* _Texto apresentado_
———
Moodie e primeira iniciativa para a linha de LM - concessão do lado português (1/6)


G. P. Moodie (foto de  geni). Westbrooke foi onde faleceu, no Cabo

No livro "A Engenharia Portuguesa na Moderna Obra de Colonização" do Eng. Lopes Galvão publicado em 1940 das páginas de 71 e 126 em diante há alguma informação sobre a primeira tentativa de estabelecimento duma linha férrea do porto de Lourenço Marques (LM), actual Maputo para a Zuid-Afrikaansche Republiek (ZAR dos boers, estado do Transvaal que foi integrado na União Sul Africana em 1910) no interior do continente. Sobre o tema encontra-se muito boa informação numa American and Britsh Claims Arbitration sobre o assunto e na publicação "Especulação, Tecnodiplomacia e os caminhos-de-ferro coloniais entre 1857 e 1881" de Hugo Silveira Pereira. Mais acessível na net há algumas referências mas incompletas e parece-me que em parte inexactas.
Faço aqui um resumo do fundamental pois o caso é bastante complexo. Nesta primeira parte tento olhar mais para a iniciativa da linha do lado português, entre LM e a fronteira, mas essa a divisão é difícil de se fazer pelas razões que se verão.
Portugal e a ZAR, de 1872 a 1877 presidida por T.F. Burgers, assinaram em 11.12.1875 um tratado de amizade e comércio (e fronteiras) que previa essa linha férrea. Os dois países concessionariam a construção e operação da linha nos territórios respectivos e discutiram também como elas seriam subsidiadas.
Pouco antes, em Novembro de 1874 George Pigot Moodie, o senhor da FOTO 1, tinha obtido a concessão portuguesa entre LM e ou os Montes Libombos ou Mussuati (Umzuati, depois Suazilândia e agora Essuatini, sempre com o SUA de base) na fronteira a oeste do sul de Moçambique.  Presumo que os "ou" significam que o traçado não estava definido e por isso que haveria duas alternativas, a primeira mais a sul e a segunda mais a norte. Esse empreendimento não foi avante por falta de capital de Moodie e nova concessão foi outorgada ao mesmo em Abril de 1876 pela qual ele se comprometia a dentro de 6 meses formar uma companhia, a começar os trabalhos dentro de 12 meses e a completá-los dentro de 3 anos.
———
* _Dados a processar_
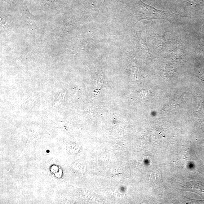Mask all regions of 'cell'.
Returning a JSON list of instances; mask_svg holds the SVG:
<instances>
[{
	"mask_svg": "<svg viewBox=\"0 0 204 204\" xmlns=\"http://www.w3.org/2000/svg\"><path fill=\"white\" fill-rule=\"evenodd\" d=\"M140 1L141 7L143 9V13H144V15L145 17L144 19L148 20L164 19L168 20L171 22V21H172L175 19L180 17L171 10H167V11H163L158 10Z\"/></svg>",
	"mask_w": 204,
	"mask_h": 204,
	"instance_id": "1",
	"label": "cell"
},
{
	"mask_svg": "<svg viewBox=\"0 0 204 204\" xmlns=\"http://www.w3.org/2000/svg\"><path fill=\"white\" fill-rule=\"evenodd\" d=\"M50 1H52L53 2V1H58V2L60 1V0H50Z\"/></svg>",
	"mask_w": 204,
	"mask_h": 204,
	"instance_id": "2",
	"label": "cell"
}]
</instances>
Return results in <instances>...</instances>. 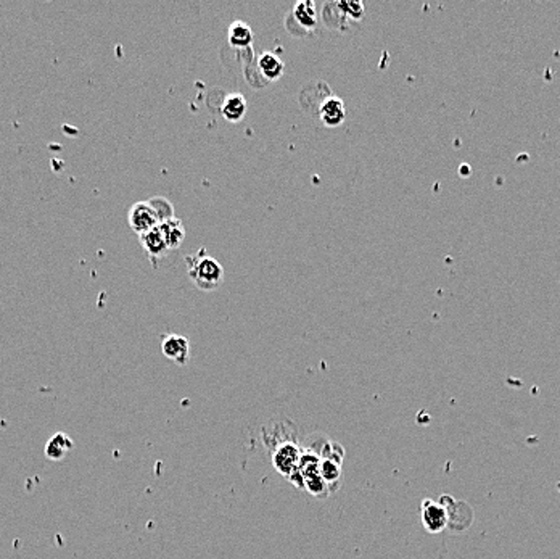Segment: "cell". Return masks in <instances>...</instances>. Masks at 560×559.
<instances>
[{"mask_svg": "<svg viewBox=\"0 0 560 559\" xmlns=\"http://www.w3.org/2000/svg\"><path fill=\"white\" fill-rule=\"evenodd\" d=\"M421 519L427 532L440 534L448 525V509L440 501H433L427 498L421 505Z\"/></svg>", "mask_w": 560, "mask_h": 559, "instance_id": "4", "label": "cell"}, {"mask_svg": "<svg viewBox=\"0 0 560 559\" xmlns=\"http://www.w3.org/2000/svg\"><path fill=\"white\" fill-rule=\"evenodd\" d=\"M73 440L71 437L65 434V432H56L55 435H52V439L49 440V443L45 445V457L52 459V461H61L67 454L73 450Z\"/></svg>", "mask_w": 560, "mask_h": 559, "instance_id": "13", "label": "cell"}, {"mask_svg": "<svg viewBox=\"0 0 560 559\" xmlns=\"http://www.w3.org/2000/svg\"><path fill=\"white\" fill-rule=\"evenodd\" d=\"M287 20H291V23L298 25L300 36L311 34V32H314V30H316L319 21L316 3L313 0H300L291 8V12H289Z\"/></svg>", "mask_w": 560, "mask_h": 559, "instance_id": "5", "label": "cell"}, {"mask_svg": "<svg viewBox=\"0 0 560 559\" xmlns=\"http://www.w3.org/2000/svg\"><path fill=\"white\" fill-rule=\"evenodd\" d=\"M139 241H140V245H142L144 248V252L148 255V260L152 261L155 266H157L158 260H163V258L168 255L169 248L166 245V242H164V239L158 228L147 234H144V236H139Z\"/></svg>", "mask_w": 560, "mask_h": 559, "instance_id": "10", "label": "cell"}, {"mask_svg": "<svg viewBox=\"0 0 560 559\" xmlns=\"http://www.w3.org/2000/svg\"><path fill=\"white\" fill-rule=\"evenodd\" d=\"M256 69L266 83L279 81L285 72V63L274 52H262L258 57Z\"/></svg>", "mask_w": 560, "mask_h": 559, "instance_id": "8", "label": "cell"}, {"mask_svg": "<svg viewBox=\"0 0 560 559\" xmlns=\"http://www.w3.org/2000/svg\"><path fill=\"white\" fill-rule=\"evenodd\" d=\"M248 110V102L242 94H229L221 105V113L229 123H240Z\"/></svg>", "mask_w": 560, "mask_h": 559, "instance_id": "12", "label": "cell"}, {"mask_svg": "<svg viewBox=\"0 0 560 559\" xmlns=\"http://www.w3.org/2000/svg\"><path fill=\"white\" fill-rule=\"evenodd\" d=\"M255 41V32L251 26L245 21H232L227 28V42L232 49L250 50Z\"/></svg>", "mask_w": 560, "mask_h": 559, "instance_id": "9", "label": "cell"}, {"mask_svg": "<svg viewBox=\"0 0 560 559\" xmlns=\"http://www.w3.org/2000/svg\"><path fill=\"white\" fill-rule=\"evenodd\" d=\"M301 461V446L296 439H282L272 446V464L282 476L289 479L296 477Z\"/></svg>", "mask_w": 560, "mask_h": 559, "instance_id": "2", "label": "cell"}, {"mask_svg": "<svg viewBox=\"0 0 560 559\" xmlns=\"http://www.w3.org/2000/svg\"><path fill=\"white\" fill-rule=\"evenodd\" d=\"M148 204L153 206L155 211H157V215L159 216V221H166V219H171L174 218V205L169 201L168 199H164V197H152V199L148 200Z\"/></svg>", "mask_w": 560, "mask_h": 559, "instance_id": "15", "label": "cell"}, {"mask_svg": "<svg viewBox=\"0 0 560 559\" xmlns=\"http://www.w3.org/2000/svg\"><path fill=\"white\" fill-rule=\"evenodd\" d=\"M338 7L350 21H359L364 17V3L357 0H341L338 2Z\"/></svg>", "mask_w": 560, "mask_h": 559, "instance_id": "14", "label": "cell"}, {"mask_svg": "<svg viewBox=\"0 0 560 559\" xmlns=\"http://www.w3.org/2000/svg\"><path fill=\"white\" fill-rule=\"evenodd\" d=\"M161 353L164 358L174 361L179 366L187 364L190 358V342L186 336L166 333L161 340Z\"/></svg>", "mask_w": 560, "mask_h": 559, "instance_id": "6", "label": "cell"}, {"mask_svg": "<svg viewBox=\"0 0 560 559\" xmlns=\"http://www.w3.org/2000/svg\"><path fill=\"white\" fill-rule=\"evenodd\" d=\"M128 223L137 236H144V234L157 229L161 224V221H159V216L157 215L153 206L148 204V200H145L137 201V204L131 206L128 213Z\"/></svg>", "mask_w": 560, "mask_h": 559, "instance_id": "3", "label": "cell"}, {"mask_svg": "<svg viewBox=\"0 0 560 559\" xmlns=\"http://www.w3.org/2000/svg\"><path fill=\"white\" fill-rule=\"evenodd\" d=\"M186 263H189V277L197 289L203 292H213L223 284L224 267L221 263L206 253L201 248L195 255L186 256Z\"/></svg>", "mask_w": 560, "mask_h": 559, "instance_id": "1", "label": "cell"}, {"mask_svg": "<svg viewBox=\"0 0 560 559\" xmlns=\"http://www.w3.org/2000/svg\"><path fill=\"white\" fill-rule=\"evenodd\" d=\"M319 118L326 128H338L346 120L345 102L337 96H328L319 105Z\"/></svg>", "mask_w": 560, "mask_h": 559, "instance_id": "7", "label": "cell"}, {"mask_svg": "<svg viewBox=\"0 0 560 559\" xmlns=\"http://www.w3.org/2000/svg\"><path fill=\"white\" fill-rule=\"evenodd\" d=\"M158 229H159V232H161L164 242H166L169 252L177 250V248L182 245V242L186 241V236H187L186 226H183L182 221L176 218V216L171 219L163 221V223L158 226Z\"/></svg>", "mask_w": 560, "mask_h": 559, "instance_id": "11", "label": "cell"}]
</instances>
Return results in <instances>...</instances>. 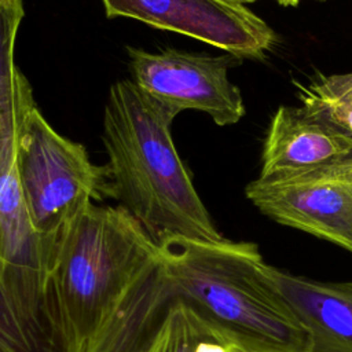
———
* _O que fazer_
1) Imprima tal como estão as linhas dos registos que vão do início dos registos até à linha que contém "1L141 7L143 9V13H144V15L145", ambas incluídas. Deixe as imagens fora da resposta.
2) Prossiga o texto sobre a primeira concessão da linha férrea de Lourenço Marques a partir do ponto em que termina.
Os registos não têm qualquer relação com o texto.

* _Respostas às tarefas_
1)
Mask all regions of 'cell'.
Returning a JSON list of instances; mask_svg holds the SVG:
<instances>
[{
	"mask_svg": "<svg viewBox=\"0 0 204 204\" xmlns=\"http://www.w3.org/2000/svg\"><path fill=\"white\" fill-rule=\"evenodd\" d=\"M140 1L141 7L143 9V13H144V15L145 17L144 19L148 20L164 19L168 20L171 22V21H172L175 19L180 17L171 10H167V11H163L158 10Z\"/></svg>",

2)
Em Janeiro de 1876, a ZAR tinha tentado encontrar financiamento na Holanda para a sua parte da linha mas só conseguiu um terço do pretendido. Utilisou-o para um contrato assinado em Fevereiro de 1876  com a  “Societé Anonyme des Ateliers de la Dyle” para compra de material ferroviário fixo e rolante. Mostro a seguir uma foto dessa fábrica metalúrgica belga (que em 1879 deu origem à Dyle e Bacalancatálogo aqui) 

FOTO 2 (dum artigo sobre empresas belgas no Brazil)
Ateliers de la Dyle em Lovaina, Louvain, Leuven
(Flandres, Bélgica) 

Em Junho de 1876 a ZAR comprou a concessão de Moodie para a linha portuguesa e não sei se Portugal teve alguma intervenção nesse processo que à priori parecia estranho. Essa concessão foi transferida em Julho de 1876 para o activo duma nova companhia, a Lebombo Railway Company (LRC) registada em Septembro de 1876, de que o maior acionista era a ZAR e os directores Moodie e Peter John Marais.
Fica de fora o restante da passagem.